Selected text »
# Out of the Crate?



## MilesMom (Jun 21, 2012)

Our Vizsla puppy is 7 months old. Anybody have any advice on transitioning him out of the crate during the day? The puppy is in his crate from 8-12 and from 1-5, and ideally we would like him to be able to handle staying in the house without the crate so he would be more comfortable. Advice/ ages you weaned your puppy out the the crate would be helpful! He no longer sleeps in a crate.


----------



## flynnandlunasmom (May 28, 2012)

I would start with a few hours at a time and make sure you puppy-proof your house. If he's anything like mine he will get into anything he can. Put things away, keep them up high, don't leave shoes, ballpoint pens around etc. Shut doors to bedrooms and bathrooms, use baby-gates if need be. And make sure he gets plenty of exercise. You could even try a 1 or 2 hours stint on the weekend as a trail before leaving him for so long during the week.


----------



## mswhipple (Mar 7, 2011)

You've been given sound advice from flynnandlunasmom! Take it nice and easy. Technically, they are puppies until the age of two. An unsupervised pup below the age of two is capable of doing some serious damage to your "stuff". If it doesn't happen, consider yourselves lucky! "They chew 'til they're two."


----------



## Darcy1311 (May 27, 2012)

mswhipple said:


> You've been given sound advice from flynnandlunasmom! Take it nice and easy. Technically, they are puppies until the age of two. An unsupervised pup below the age of two is capable of doing some serious damage to your "stuff". If it doesn't happen, consider yourselves lucky! "They chew 'til they're two."


 also to note.. if left unattended out of the cage, they could also injure themselves, keep them safe.


----------



## MilesMom (Jun 21, 2012)

Thanks! has anyone has luck with those gates to keep them in one room? or the pens? I am sure if I left him outside he would just dig and bark, so trying to keep him inside while giving him some more space.


----------



## adrino (Mar 31, 2012)

I have a different experience than most of you guys. 
Although Elza had an XL crate she was actually not locked in there. Even as a 10 week old pup she had her crate open. We might be lucky, all she had/has when she's home alone is a 6m long corridor and a bathroom (which is closed now unless its too hot and we open the window for her). We have two gates up, one to the living room and the other to a bedroom. She's not allowed to free run in these rooms when we are not home but once my partner left the living room door open and when I came home nothing was touched and she was sleeping in her crate... Though we haven't tried that since... ??? Don't want to risk it! 
She only chewed the wall behind her crate around the pipe to the radiator and a corner of the bathroom door (she hasn't done it since 4 months old). Barely noticeable and the wall can easily be repaired. She never touched the shoe rack or anything on top of it (mostly her stuff). We don't leave any of our belongings on the floor. She has a few bones, some other chew toys and her toy rabbit. Oh and the most important thing she doesn't even have her crate anymore! We bought this plastic basket for her and put a bed in there and that's where she sleeps now. 8 1/2 months old.... She never tried to jump over the gates. One of them is quite high, the other is lower but serves the propose. We could actually close the doors to those rooms but like this she has daylight and normal noises from all direction. She also learnt to understand the gate. She can open it with her nose if I don't lock it but I also can use it as a boundary. I don't have to lock it to keep her out but can send her to the other side of it and leave it open and she wouldn't cross.

Dataset section »
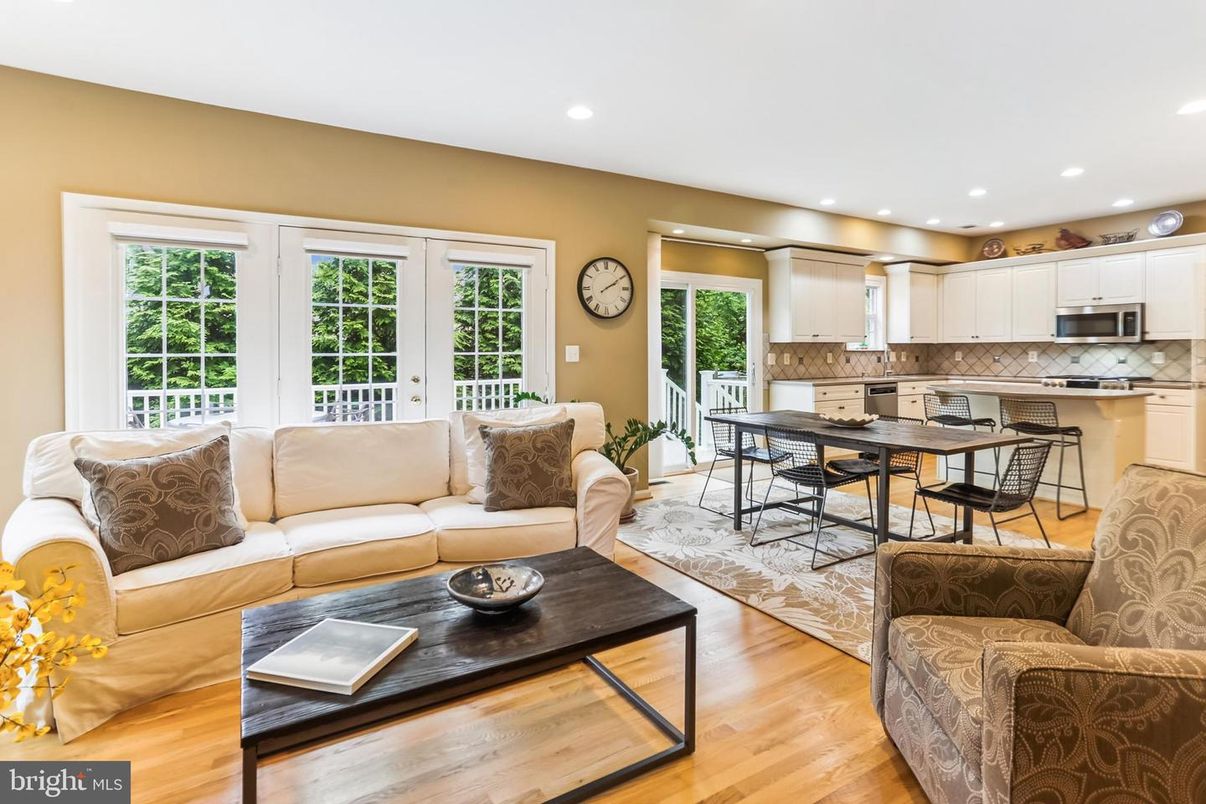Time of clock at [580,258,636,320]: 2:09
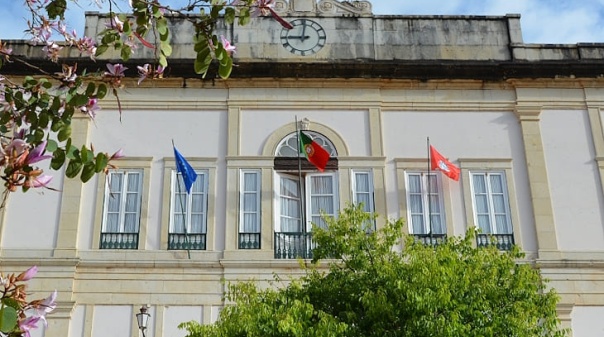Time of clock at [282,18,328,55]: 9:01
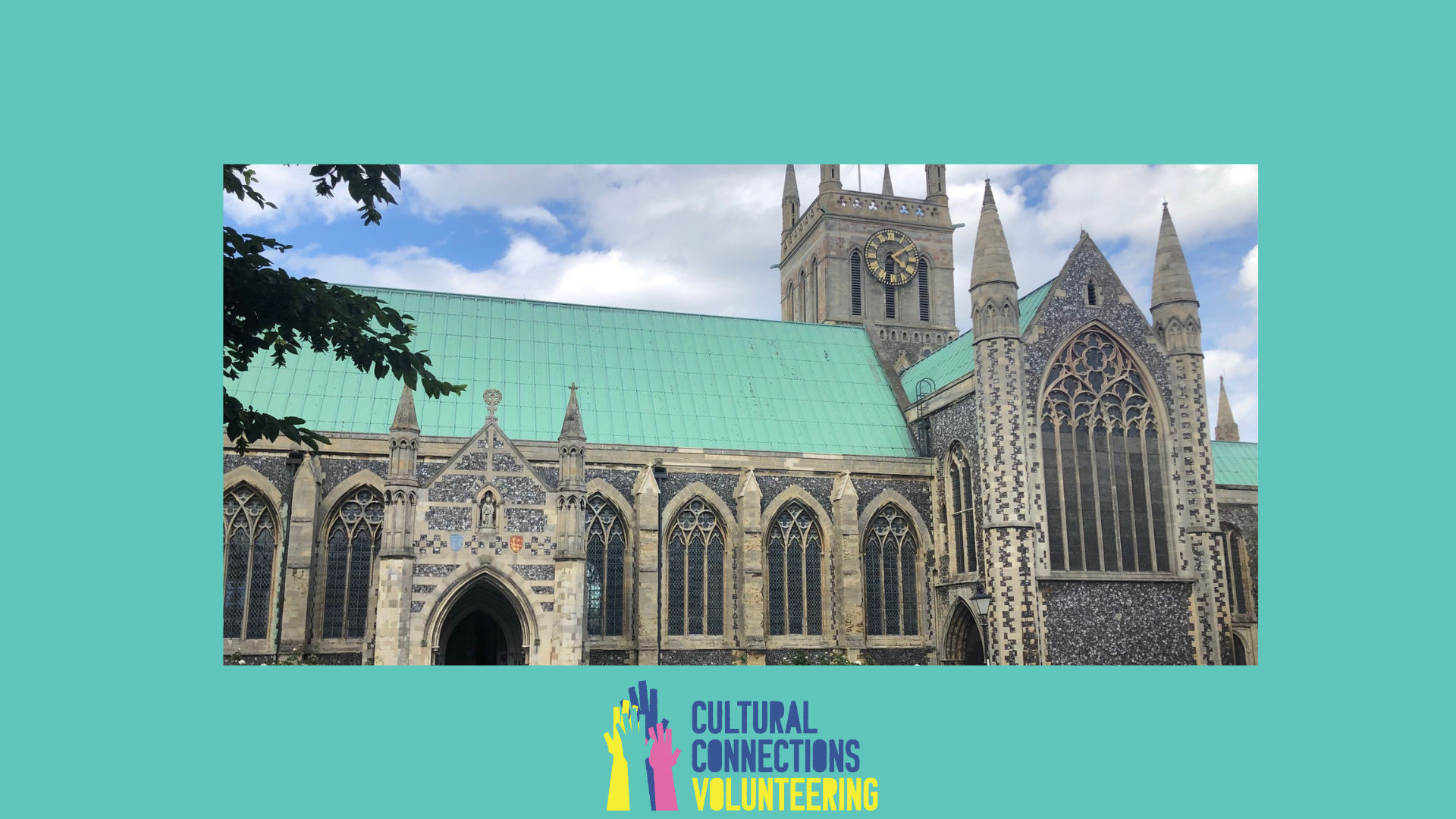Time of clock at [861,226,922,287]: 4:09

Task list »
**A.** Decide whether each statement agrees with the crate thread, answering yes or no and quoting the words that settle it.
(i) MilesMom's puppy no longer sleeps in a crate.
(ii) flynnandlunasmom recommends starting with a full workday out of the crate.
(iii) Elza chewed the shoe rack.
**B.** Reproduce the crate thread from "Thanks! has anyone" up to and including "(Mar 31, 2012)", swapping in "exercise pens" wherever "pens" appears.
**C.** Answer these questions from the crate thread.
(i) How old is MilesMom's Vizsla puppy?
(ii) According to mswhipple, until what age are they technically puppies?
(iii) How long is the corridor Elza has when home alone?

Exercise responses »
**A.**
(i) Yes: "He no longer sleeps in a crate."
(ii) No: "I would start with a few hours at a time"
(iii) No: "She never touched the shoe rack or anything on top of it"

**B.**
Thanks! has anyone has luck with those gates to keep them in one room? or the exercise pens? I am sure if I left him outside he would just dig and bark, so trying to keep him inside while giving him some more space.


----------



## adrino (Mar 31, 2012)

**C.**
(i) 7 months old
(ii) Two
(iii) 6m long